Scott Smith’s attorney filed the suit March 5 in Thurston County Superior Court against Gov. Jay Inslee, Washington’s Office of Financial Management (OFM) and WSDOT. Smith in November filed an employment claim against the same three parties seeking $750,000 in lost income because he felt pressured to leave the agency before he was ready to retire. (See Cap-and-trade Subject of Employment Claim Against Wash.)
When Washington’s cap and-invest program went into effect in January 2023, Smith was an economist specializing in gas prices for WSDOT. His lawsuit alleges that he submitted an estimate to agency officials that cap-and-invest would raise Washington’s gasoline prices by 40 to 50 cents per gallon.
Smith and his attorney, Jackson Maynard, spelled out the allegations in the suit during a March 6 press conference. They said Smith was told to revise his estimates and asked to clear subsequent work with the OFM and that he faced retaliation within his department.

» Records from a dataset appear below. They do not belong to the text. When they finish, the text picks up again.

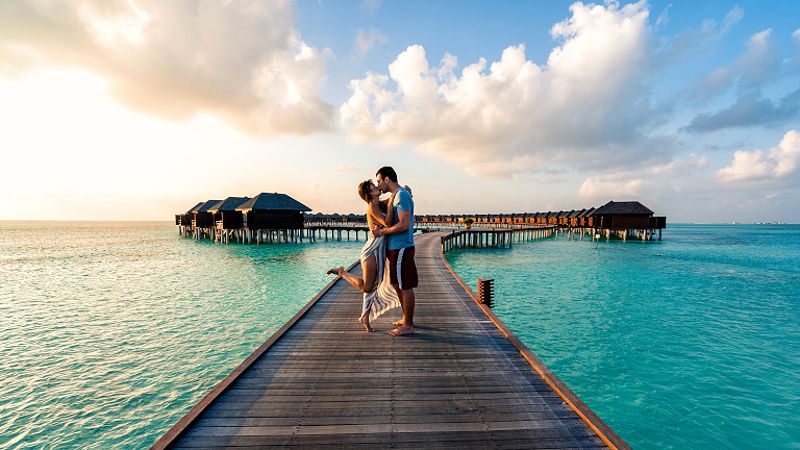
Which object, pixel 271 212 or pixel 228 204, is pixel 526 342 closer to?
pixel 271 212

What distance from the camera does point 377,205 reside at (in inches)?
184

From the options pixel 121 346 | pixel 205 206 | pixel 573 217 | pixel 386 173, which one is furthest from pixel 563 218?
pixel 121 346

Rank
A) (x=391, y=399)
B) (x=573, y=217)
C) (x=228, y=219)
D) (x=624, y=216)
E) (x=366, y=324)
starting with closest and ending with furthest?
(x=391, y=399) < (x=366, y=324) < (x=228, y=219) < (x=624, y=216) < (x=573, y=217)

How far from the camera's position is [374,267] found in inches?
190

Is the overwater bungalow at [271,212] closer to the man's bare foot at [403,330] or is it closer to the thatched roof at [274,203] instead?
the thatched roof at [274,203]

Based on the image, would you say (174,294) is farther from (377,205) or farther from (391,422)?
(391,422)

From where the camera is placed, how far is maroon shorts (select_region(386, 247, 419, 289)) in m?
4.68

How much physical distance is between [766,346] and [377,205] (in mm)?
11246

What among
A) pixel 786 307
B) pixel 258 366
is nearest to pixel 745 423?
pixel 258 366

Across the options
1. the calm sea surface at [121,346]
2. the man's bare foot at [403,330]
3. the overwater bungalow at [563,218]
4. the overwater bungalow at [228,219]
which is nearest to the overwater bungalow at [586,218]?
the overwater bungalow at [563,218]

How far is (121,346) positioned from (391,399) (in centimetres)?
859

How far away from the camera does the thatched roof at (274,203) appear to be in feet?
122

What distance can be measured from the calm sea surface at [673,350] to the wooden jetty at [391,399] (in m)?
2.91

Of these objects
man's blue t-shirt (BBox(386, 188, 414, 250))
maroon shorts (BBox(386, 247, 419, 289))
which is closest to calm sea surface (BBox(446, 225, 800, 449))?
maroon shorts (BBox(386, 247, 419, 289))
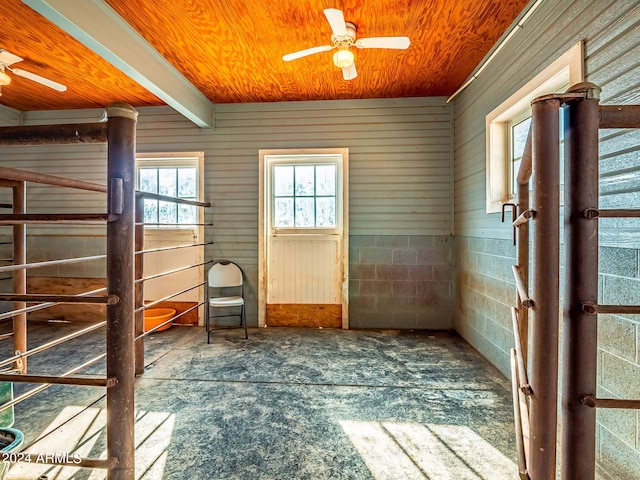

“They repeatedly attempted to get me to jimmy my numbers,” Scott said during the conference.
The retaliation allegedly consisted of having his workplace evaluation revised and backdated, as well as being denied access to up-to-date software, turned down for a promotion and denied leave to visit a sick mother in New Orleans. The atmosphere was unfriendly enough that Smith left, he said, and he has not been able to find a job since.
The lawsuit said: “The fact that carbon taxes raise the cost of gasoline is a matter of 6th-grade math. The incidence (who the cost ultimately falls on) is usually assumed to be 100% on the consumer.”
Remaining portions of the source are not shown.